Opinion
No. 3:11-cv-00019-RLY-WGH
01-10-2014
ENTRY ON F&D'S OBJECTION TO THE OCTOBER 18, 2013 RULING
GRANTING IN PART PLANTIFF'S MOTION FOR PROTECTIVE ORDER
Plaintiff, Federal Deposit Insurance Corporation, as receiver for Integra Bank, N.A. ("FDIC"), seeks to recover on a financial institution bond issued to Integra by Defendant, Fidelity and Deposit Company of Maryland ("F&D"). F&D served a Rule 30(b)(6) Deposition Notice on the FDIC, and in response, the FDIC sought a protective order. (Docket # 236). The Magistrate Judge granted in part the protective order. (Docket ## 270, 282). F&D filed a partial objection. (Docket # 278). For the reasons set forth below, F&D's objection is OVERRULED in part and SUSTAINED in part.
I. Background
This case arises out of the Ponzi scheme committed by Louis Pearlman ("Pearlman"). Throughout the scheme, Pearlman and his related entities obtained several loans from Integra, which totaled approximately $29 million. (Supplemental Complaint ¶ 39). Pearlman allegedly collaborated with Stuart Harrington ("Harrington"), Executive Vice President of Commercial Lending at Integra, to obtain these loans. Pearlman submitted false financial reports and documentation during the loan process to Harrington, who allegedly knew the documents were false but nevertheless secured the loans for Pearlman. When Pearlman and his related entities defaulted on the loans, they left Integra with losses of nearly $23 million. (Id. at ¶¶ 36, 41).
Integra purchased a financial institution bond from F&D with a coverage period from July 1, 2007 to July 1, 2010. The policy covered those losses discovered during that time period regardless of when the loss occurred. On June 29, 2010, Integra filed a proof of loss. (Docket # 154-3 ("Supplemental Proof of Loss")). F&D refused to provide coverage to Integra under the bond. As a result, in February 2011, Integra filed suit alleging breach of contract and seeking a declaratory judgment that it is entitled to coverage under the policy. Near the end of July 2011, Integra failed and the FDIC became receiver.
On July 31, 2013, F&D served an amended notice of deposition under Federal Rule of Civil Procedure 30(b)(6). The notice contained 35 matters of examination with 30 additional subparts. The FDIC sought a protective order from the court arguing that it would be an undue burden for it to comply with the notice and that the information sought is duplicative. The Magistrate Judge entered a marginal order granting in part the FDIC's motion for a protective order (Docket # 270 (the "Marginal Entry")); he then entered an entry supporting the marginal order (Docket # 282 (the "Supporting Entry")). F&D filed its objection (Docket # 278) prior to the Magistrate Judge's Supporting Entry, and the FDIC filed its response (Docket # 283) on the same day as the Supporting Entry was entered. Both parties indicated that they would supplement their filings to address additional issues, and to date, neither party has done so. F&D only objects to the Magistrate Judge's ruling for Topic Numbers 17-18 and 21-23.

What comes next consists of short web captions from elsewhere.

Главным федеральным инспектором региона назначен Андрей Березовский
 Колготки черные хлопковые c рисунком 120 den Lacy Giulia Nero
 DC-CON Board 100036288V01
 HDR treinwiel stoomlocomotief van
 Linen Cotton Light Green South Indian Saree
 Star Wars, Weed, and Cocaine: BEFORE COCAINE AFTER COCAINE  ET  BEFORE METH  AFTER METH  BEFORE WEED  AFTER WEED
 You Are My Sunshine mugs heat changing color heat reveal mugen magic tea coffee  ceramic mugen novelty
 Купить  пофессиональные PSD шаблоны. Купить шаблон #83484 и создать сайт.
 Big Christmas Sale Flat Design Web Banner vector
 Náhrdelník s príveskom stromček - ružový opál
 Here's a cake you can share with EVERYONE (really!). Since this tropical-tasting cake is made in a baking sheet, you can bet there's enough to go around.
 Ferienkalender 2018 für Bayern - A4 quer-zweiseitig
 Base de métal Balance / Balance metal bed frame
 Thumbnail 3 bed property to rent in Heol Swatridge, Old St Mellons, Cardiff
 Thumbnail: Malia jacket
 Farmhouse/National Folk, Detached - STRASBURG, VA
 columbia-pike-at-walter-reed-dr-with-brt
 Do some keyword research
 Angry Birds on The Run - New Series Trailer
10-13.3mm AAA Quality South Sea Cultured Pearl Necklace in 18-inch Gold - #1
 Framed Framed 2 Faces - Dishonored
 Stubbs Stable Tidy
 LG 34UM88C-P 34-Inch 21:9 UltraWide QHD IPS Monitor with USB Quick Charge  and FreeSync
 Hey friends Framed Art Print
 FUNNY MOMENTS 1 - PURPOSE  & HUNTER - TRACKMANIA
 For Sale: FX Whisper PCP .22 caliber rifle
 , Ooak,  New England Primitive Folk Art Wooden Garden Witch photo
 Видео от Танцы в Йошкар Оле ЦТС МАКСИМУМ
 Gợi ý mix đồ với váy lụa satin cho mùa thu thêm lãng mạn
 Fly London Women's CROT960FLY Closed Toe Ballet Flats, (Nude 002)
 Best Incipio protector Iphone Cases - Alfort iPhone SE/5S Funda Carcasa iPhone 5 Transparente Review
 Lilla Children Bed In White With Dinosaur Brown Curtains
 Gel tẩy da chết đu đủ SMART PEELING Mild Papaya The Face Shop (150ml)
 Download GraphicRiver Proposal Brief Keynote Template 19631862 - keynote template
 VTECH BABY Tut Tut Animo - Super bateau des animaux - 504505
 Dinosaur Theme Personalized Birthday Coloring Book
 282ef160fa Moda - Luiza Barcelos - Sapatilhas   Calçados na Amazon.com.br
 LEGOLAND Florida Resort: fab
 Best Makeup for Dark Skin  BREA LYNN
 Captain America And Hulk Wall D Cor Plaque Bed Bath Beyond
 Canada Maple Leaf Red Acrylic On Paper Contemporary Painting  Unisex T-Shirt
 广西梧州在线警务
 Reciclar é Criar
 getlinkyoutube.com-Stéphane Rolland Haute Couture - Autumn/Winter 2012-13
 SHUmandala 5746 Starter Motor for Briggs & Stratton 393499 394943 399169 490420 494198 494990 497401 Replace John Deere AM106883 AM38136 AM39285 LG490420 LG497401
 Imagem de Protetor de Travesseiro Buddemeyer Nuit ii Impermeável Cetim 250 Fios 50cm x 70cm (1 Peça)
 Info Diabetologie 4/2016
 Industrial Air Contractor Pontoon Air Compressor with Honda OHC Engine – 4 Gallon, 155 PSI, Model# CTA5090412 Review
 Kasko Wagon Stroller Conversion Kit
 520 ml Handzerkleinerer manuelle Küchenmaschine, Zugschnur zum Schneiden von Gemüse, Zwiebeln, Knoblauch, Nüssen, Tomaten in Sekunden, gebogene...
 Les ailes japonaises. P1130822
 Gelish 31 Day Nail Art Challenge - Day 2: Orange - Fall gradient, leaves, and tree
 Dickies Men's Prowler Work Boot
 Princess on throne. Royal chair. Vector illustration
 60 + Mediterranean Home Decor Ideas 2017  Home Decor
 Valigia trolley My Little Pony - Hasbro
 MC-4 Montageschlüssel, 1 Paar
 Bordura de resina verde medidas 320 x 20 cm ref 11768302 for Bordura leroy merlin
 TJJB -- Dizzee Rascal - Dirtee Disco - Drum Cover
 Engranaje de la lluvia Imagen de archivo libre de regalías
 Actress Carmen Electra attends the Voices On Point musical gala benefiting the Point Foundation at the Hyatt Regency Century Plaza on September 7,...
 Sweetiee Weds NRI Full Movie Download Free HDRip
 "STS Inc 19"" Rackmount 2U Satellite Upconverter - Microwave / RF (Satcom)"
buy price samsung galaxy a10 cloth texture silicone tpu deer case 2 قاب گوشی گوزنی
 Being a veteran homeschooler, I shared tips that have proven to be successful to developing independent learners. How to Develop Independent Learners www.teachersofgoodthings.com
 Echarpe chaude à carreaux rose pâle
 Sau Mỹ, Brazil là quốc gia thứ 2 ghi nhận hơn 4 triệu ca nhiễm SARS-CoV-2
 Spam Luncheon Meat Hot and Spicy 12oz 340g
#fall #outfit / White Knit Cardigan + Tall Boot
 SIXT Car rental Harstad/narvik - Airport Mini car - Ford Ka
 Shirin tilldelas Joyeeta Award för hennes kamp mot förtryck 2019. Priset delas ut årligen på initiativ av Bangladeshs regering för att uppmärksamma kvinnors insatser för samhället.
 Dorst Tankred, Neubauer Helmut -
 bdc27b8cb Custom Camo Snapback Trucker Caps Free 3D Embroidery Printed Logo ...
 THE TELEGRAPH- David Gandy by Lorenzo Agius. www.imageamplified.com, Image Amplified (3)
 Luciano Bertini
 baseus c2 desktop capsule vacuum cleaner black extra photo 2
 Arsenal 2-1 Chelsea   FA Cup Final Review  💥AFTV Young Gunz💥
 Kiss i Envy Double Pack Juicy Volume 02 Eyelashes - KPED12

The Magistrate Judge's two entries are inconsistent in one regard. In the Marginal Entry, the Magistrate Judge denied the protective order for Topic 22(a); however, in the Supporting Entry, he granted the protective order for Topic 22(a). Because the court finds that the FDIC must supply a witness to testify to all of Topic 22, this discrepancy is immaterial.
II. Standard of Review
The district court's review of a magistrate judge's discovery ruling is governed by Rule 72(a) of the Federal Rules of Civil Procedure, which provides: "The district judge to whom the case is assigned shall consider such objections and shall modify or set aside any portion of the magistrate judge's order found to be clearly erroneous or contrary to law." FED. R. CIV. P. 72(a); see also 28 U.S.C. § 636(b)(1). Under the clear error standard, "the district court can overturn the magistrate judge's ruling only if the district court is left with the definite and firm conviction that a mistake has been made." Weeks v. Samsung Heavy Indust. Co., Ltd., 126 F.3d 926, 943 (7th Cir. 1997). "A deferential standard of review is particularly appropriate when the magistrate judge 'has managed the case from the outset and developed a thorough knowledge of the proceedings.'" Vision Center Northwest, Inc. v. Vision Value, LLC, No. 3:07-CV-183RM, 2008 WL 5191456, * 1 (N.D. Ind. Dec. 10, 2008) (citing Cooper Hosp. University Med. Ctr. v. Sullivan, 183 F.R.D. 119, 127 (D.N.J. 1998).
III. Discussion
F&D seeks to depose a representative from the FDIC. According to the Federal Rules of Civil Procedure,
a party may name as the deponent a public or private corporation, . . . a governmental agency, or other entity and must describe with reasonable particularity the matters for examination. The named organization must then designate one or more . . . persons who consent to testify on its behalf; and it may set out the matters on which each person designated will testify. . . . The persons designated must testify about information known or reasonably available to the organization.30(b)(6). Under Rule 30(b)(6) an entity has a duty to prepare its deponent to "adequately testify not only on matters known by the deponent, but also on subjects that the entity should reasonably know." Smithkline Beecham Corp. v. Apotex Corp., No. 98 C 3952, 2000 WL 116082, * 8 (N. D. Ill. Jan. 24, 2000) (citing United States v. Taylor, 166 F.R.D. 356, 361 (M.D.N.C. 1996)). The deponent's testimony reflects the knowledge, opinions, and beliefs of the entity and not of the deponent. See id. at 9. This includes the entity's interpretation of events and documents. See id.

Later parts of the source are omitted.